Elena Naumova is a director of the Tufts Initiative for Forecasting and Modeling of Infectious Diseases (InForMID). She applies her theoretical work to studies of infections sensitive to climate variations and extreme weather events. Her research activities span a broad range of research programs in emerging and re-emerging diseases, environmental epidemiology, molecular biology, and immunogenetics, nutrition, and growth.
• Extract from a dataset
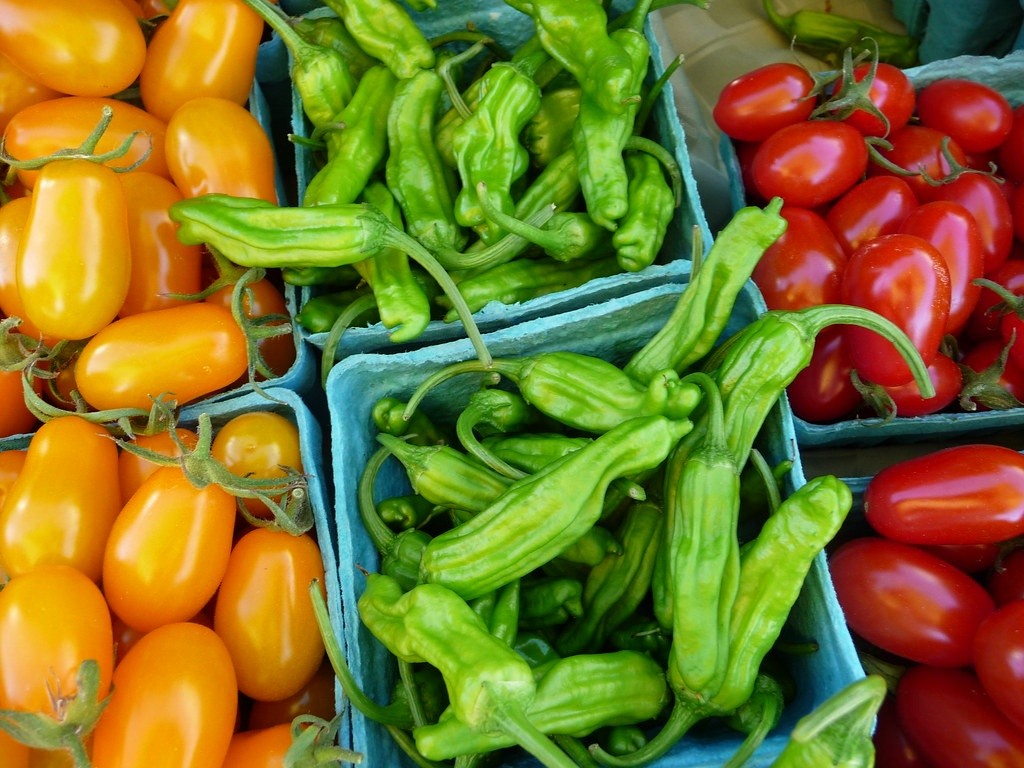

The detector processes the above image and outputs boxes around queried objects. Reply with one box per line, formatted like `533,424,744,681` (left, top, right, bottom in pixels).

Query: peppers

Naumova participates in a number of international projects, collaborating with epidemiologists, immunologists, and public health professionals in India, Kenya, Ecuador, Japan, Canada, the United Kingdom, and Russia.
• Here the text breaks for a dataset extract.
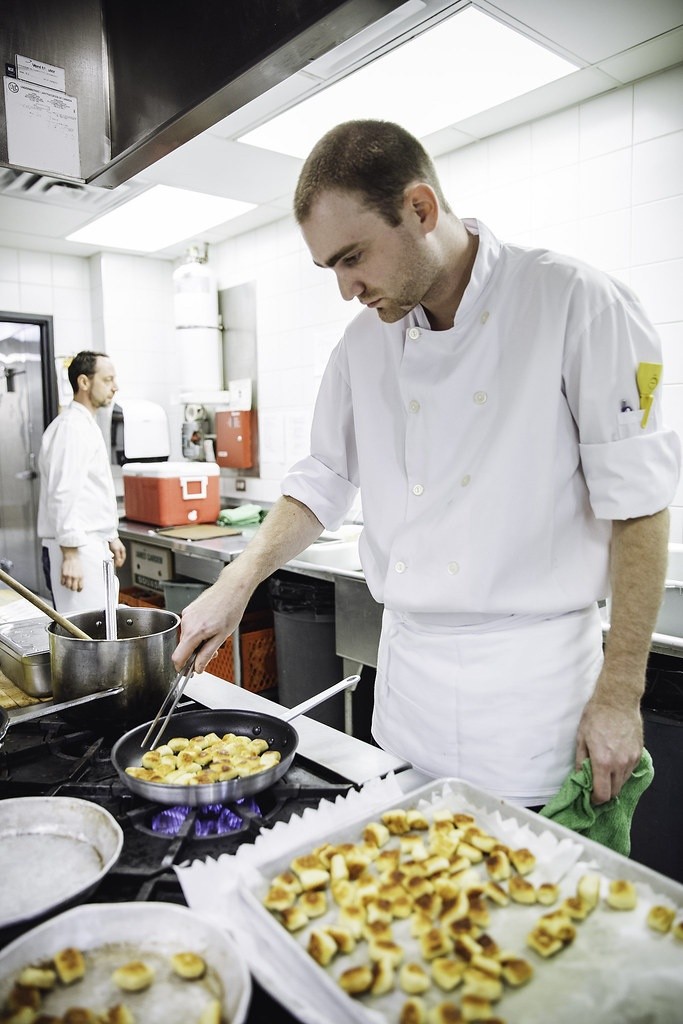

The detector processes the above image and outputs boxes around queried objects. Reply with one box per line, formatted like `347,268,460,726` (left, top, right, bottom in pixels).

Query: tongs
139,641,205,749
Adjunct Professor, Department of Civil and Environmental Engineering, Tufts School of Engineering
Adjunct Professor, Christian Medical College
Visiting Professor, DIMACS, Rutgers University
Professor, Friedman School of Nutritional Science and Policy, Tufts University
Director, Tufts University Initiative for the Forecasting and Modeling of Infectious Diseases (InForMID), Tufts University
Department of Public Health and Family Medicine, Tufts University School of Medicine
- 2010-present: Adjunct Professor
- 2008-2010: Professor
- 2003-2008: Associate Professor
- 1997-2003: Assistant Professor
Research Assistant, Center for Environmental Epidemiology, Medical College of Wisconsin
Senior Investigator, Department of Information and Analysis, Institute of Pathology of Blood Circulation, Russian Ministry of Public Health
Research Assistant, Mathematical Modeling and Statistical Processing Laboratory, Institute of Clinical Immunology, Siberian Division of the USSR Academy of Medical Science
Elena Naumova's area of expertise is in methodology development for modeling of transient processes with application in environmental epidemiology, infectious diseases, and public health. Her research on developing innovative analytical and computational tools for monitoring environmentally-driven infections and longitudinal studies of growth is funded by NIAID, NIEHS, and EPA. She facilitates utilization of novel data sources, including remote sensing data and satellite imagery for better understanding the nature and etiology of diseases on local and global scales.